Tech Week

10/31/2025

Tech Week
Tech Week

Big Tech Delivers on Earnings, Doubles Down on AI

Five of the “Magnificent Seven” reported this week, revealing strong cloud demand, rising capital expenditures on AI, and diverging investor reactions.

All five beat revenue expectations, and only Meta missed on profits due to a one-off tax expense.

Companies highlighted soaring costs as they race to invest in artificial intelligence and data centers. Goldman Sachs estimates AI infrastructure spending could hit $4 trillion by 2030.

Holiday Momentum Buys Time on AI

Apple reassured investors with a bullish holiday forecast and strong demand for its iPhone lineup, despite supply constraints and a delayed China launch.

CEO Tim Cook signaled confidence in returning to growth in China and flagged progress on AI upgrades, including a major Siri overhaul expected next year.

Apple’s AI rollout lags rivals, and it’s been cautious in its spending plans. So far, that restraint hasn’t hurt performance.

Capex Raises Eyebrows

Microsoft’s taking the opposite approach, leaning fully into AI.

Microsoft beat all expectations, but its $35 billion quarterly capex, nearly 80% of operating cash, and a $3.1 billion hit from its OpenAI stake raised investor concerns.

Growth in cloud business Azure jumped 40%, and Microsoft’s partnership with OpenAI — the creator of ChatGPT — continues to deepen.

Investors are watching whether Microsoft’s AI spending translates into durable returns.

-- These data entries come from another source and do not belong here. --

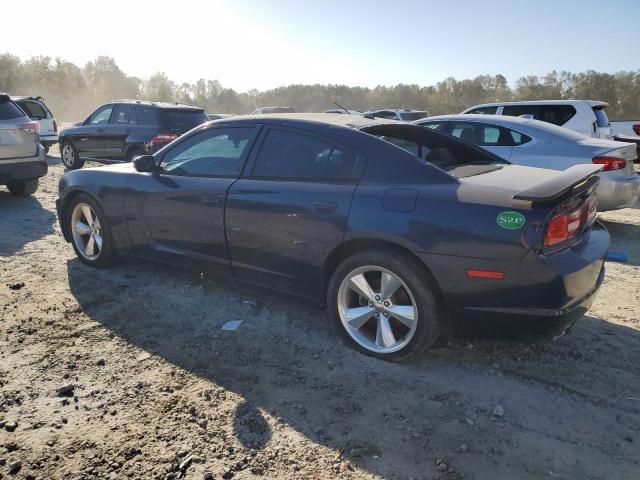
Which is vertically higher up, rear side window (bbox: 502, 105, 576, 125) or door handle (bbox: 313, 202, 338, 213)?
rear side window (bbox: 502, 105, 576, 125)

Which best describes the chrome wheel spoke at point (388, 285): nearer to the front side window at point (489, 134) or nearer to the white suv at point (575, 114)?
the front side window at point (489, 134)

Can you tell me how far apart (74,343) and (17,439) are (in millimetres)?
1048

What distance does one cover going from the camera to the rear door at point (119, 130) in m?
10.7

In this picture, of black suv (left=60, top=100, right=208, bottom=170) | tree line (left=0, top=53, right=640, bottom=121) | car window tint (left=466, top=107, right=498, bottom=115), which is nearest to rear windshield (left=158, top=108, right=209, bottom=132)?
black suv (left=60, top=100, right=208, bottom=170)

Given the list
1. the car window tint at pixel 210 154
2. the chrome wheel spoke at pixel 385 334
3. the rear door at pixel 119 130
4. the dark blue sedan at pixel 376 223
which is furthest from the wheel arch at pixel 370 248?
the rear door at pixel 119 130

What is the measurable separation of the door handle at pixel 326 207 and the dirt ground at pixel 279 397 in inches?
38.1

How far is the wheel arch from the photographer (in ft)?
10.1

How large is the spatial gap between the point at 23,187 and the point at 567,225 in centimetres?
856

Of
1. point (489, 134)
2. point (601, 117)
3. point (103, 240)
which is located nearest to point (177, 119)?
point (103, 240)

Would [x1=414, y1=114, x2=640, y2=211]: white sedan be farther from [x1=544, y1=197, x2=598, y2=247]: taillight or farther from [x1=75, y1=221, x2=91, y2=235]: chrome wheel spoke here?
[x1=75, y1=221, x2=91, y2=235]: chrome wheel spoke

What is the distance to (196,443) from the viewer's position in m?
2.51

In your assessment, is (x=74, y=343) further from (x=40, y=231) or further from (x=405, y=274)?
(x=40, y=231)

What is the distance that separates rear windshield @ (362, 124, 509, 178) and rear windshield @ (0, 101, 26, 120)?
6506mm

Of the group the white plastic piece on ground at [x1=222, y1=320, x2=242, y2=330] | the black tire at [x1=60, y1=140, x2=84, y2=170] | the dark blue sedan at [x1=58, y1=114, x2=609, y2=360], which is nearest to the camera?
the dark blue sedan at [x1=58, y1=114, x2=609, y2=360]
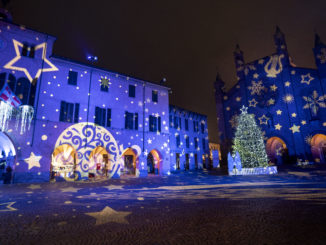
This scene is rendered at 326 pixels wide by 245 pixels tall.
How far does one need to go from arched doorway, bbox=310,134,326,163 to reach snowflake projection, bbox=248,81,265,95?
997 cm

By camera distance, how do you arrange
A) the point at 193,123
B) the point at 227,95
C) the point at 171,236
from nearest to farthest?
the point at 171,236 < the point at 193,123 < the point at 227,95

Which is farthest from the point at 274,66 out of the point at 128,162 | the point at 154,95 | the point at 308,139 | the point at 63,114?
the point at 63,114

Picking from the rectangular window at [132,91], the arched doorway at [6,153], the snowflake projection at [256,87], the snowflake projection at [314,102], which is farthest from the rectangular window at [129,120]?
the snowflake projection at [314,102]

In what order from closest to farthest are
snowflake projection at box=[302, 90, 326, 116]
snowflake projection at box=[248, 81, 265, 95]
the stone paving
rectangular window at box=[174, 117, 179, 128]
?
the stone paving, snowflake projection at box=[302, 90, 326, 116], rectangular window at box=[174, 117, 179, 128], snowflake projection at box=[248, 81, 265, 95]

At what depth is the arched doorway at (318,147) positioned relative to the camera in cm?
2403

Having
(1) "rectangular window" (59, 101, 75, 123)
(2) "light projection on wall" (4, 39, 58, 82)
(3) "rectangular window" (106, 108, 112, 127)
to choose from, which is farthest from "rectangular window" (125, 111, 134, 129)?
(2) "light projection on wall" (4, 39, 58, 82)

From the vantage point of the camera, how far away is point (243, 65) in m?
33.2

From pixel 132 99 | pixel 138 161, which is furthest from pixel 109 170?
pixel 132 99

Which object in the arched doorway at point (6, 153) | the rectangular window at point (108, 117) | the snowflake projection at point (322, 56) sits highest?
the snowflake projection at point (322, 56)

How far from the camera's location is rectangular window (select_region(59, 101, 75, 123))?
16.1 metres

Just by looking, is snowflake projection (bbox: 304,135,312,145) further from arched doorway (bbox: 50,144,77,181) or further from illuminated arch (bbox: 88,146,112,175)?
arched doorway (bbox: 50,144,77,181)

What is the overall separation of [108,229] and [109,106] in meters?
16.3

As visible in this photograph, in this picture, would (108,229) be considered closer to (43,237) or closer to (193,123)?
(43,237)

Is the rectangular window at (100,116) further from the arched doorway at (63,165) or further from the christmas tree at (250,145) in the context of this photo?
the christmas tree at (250,145)
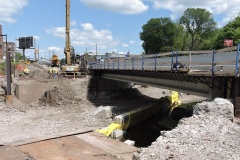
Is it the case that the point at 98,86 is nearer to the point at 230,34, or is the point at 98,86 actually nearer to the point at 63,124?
the point at 63,124

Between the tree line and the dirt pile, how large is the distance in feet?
213

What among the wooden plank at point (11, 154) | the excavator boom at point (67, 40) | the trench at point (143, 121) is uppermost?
the excavator boom at point (67, 40)

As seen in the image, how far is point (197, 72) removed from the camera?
47.4 feet

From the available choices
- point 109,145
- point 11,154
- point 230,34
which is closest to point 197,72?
point 109,145

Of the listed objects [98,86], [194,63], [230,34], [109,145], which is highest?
[230,34]

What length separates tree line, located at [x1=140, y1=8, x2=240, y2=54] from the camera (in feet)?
264

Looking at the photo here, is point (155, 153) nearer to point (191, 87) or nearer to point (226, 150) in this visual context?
point (226, 150)

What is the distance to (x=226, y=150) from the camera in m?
8.77

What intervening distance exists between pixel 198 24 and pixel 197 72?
78271mm

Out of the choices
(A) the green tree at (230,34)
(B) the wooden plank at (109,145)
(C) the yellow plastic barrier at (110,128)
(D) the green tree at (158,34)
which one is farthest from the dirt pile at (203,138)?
(D) the green tree at (158,34)

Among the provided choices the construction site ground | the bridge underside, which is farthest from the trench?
the bridge underside

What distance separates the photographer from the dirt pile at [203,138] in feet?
28.2

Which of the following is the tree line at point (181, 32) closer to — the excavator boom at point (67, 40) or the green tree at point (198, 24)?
the green tree at point (198, 24)

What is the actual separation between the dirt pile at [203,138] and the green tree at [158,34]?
6877 cm
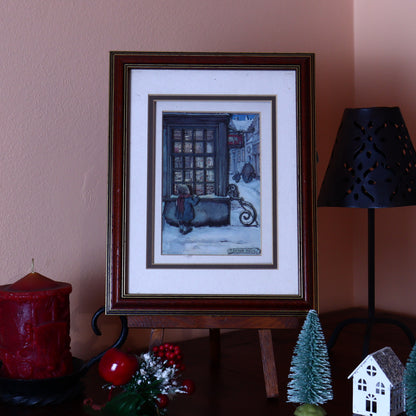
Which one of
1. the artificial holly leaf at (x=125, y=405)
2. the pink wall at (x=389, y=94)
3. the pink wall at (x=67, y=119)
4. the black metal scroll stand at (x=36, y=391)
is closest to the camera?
the artificial holly leaf at (x=125, y=405)

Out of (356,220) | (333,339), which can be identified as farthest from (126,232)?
(356,220)

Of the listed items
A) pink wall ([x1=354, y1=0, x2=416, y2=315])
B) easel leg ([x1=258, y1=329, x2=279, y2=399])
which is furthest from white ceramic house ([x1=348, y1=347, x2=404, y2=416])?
pink wall ([x1=354, y1=0, x2=416, y2=315])

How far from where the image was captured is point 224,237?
94 cm

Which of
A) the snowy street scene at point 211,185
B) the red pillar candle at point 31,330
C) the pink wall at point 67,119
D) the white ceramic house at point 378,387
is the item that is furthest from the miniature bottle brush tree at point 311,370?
the pink wall at point 67,119

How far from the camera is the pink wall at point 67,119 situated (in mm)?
1065

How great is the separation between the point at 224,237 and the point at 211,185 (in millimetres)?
91

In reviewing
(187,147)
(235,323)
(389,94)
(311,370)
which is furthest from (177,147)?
(389,94)

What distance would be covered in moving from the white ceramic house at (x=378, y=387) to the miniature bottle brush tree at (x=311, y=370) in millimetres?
48

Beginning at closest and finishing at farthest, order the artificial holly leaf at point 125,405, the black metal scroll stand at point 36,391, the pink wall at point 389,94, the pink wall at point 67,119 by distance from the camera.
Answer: the artificial holly leaf at point 125,405
the black metal scroll stand at point 36,391
the pink wall at point 67,119
the pink wall at point 389,94

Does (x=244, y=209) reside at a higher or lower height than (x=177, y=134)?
lower

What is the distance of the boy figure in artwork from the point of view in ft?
3.06

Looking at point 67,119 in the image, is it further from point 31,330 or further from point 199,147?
point 31,330

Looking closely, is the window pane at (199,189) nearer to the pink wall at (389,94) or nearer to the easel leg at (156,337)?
the easel leg at (156,337)

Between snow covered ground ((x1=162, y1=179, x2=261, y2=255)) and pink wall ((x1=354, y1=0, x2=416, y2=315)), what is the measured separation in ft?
2.70
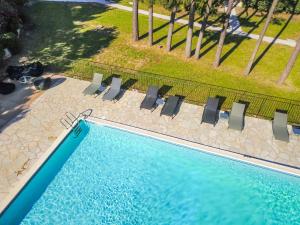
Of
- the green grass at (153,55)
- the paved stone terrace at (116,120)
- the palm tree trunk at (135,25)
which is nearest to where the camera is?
the paved stone terrace at (116,120)

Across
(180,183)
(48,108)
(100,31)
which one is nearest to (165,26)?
(100,31)

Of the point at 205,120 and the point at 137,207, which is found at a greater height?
the point at 205,120

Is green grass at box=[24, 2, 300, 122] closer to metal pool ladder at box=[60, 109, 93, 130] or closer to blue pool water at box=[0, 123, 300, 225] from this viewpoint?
metal pool ladder at box=[60, 109, 93, 130]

Soaring on AI and Cloud Momentum

Amazon posted its strongest growth in AWS cloud business since 2022, sending shares up as much as 12% on the earnings day.

CEO Andy Jassy said demand for AI and infrastructure is “stronger than ever”.

Amazon is also spending huge amounts on AI and its capex hit nearly 90% of operating cash last quarter. But the earnings suggested its investments are starting to pay off.

Retail and ad businesses also outperformed.

Investors Cheer Cash Discipline

Alphabet’s cloud revenue jumped 34% to $15 billion, making it the company’s fastest-growing unit. It’s now rivaling YouTube as the second biggest cash generator, after ads.

Alphabet’s capital expenditures were modest compared to Microsoft and Amazon, only 49% of operating cash, easing investor concerns.

Stock jumped on balanced growth and discipline.

Tax Hit and Rising Costs Overshadow Results

Meta’s overall strong quarter was overshadowed by a one-off $16 billion tax charge and rising expenses. The share price plummeted 9% on back of the earnings.

CEO Mark Zuckerberg raised 2025 capex guidance to $72 billion, citing surging AI compute needs.

Ad sales remain strong, but investors are wary of mounting costs and losses at Reality Labs, Meta’s virtual and augmented reality unit.

Earnings Show AI Inflows, But Costs Mount

Five of the “Magnificent Seven” reported their earnings this week, beating revenue expectations. Consistent themes were: strong results but massive investments in cloud and AI.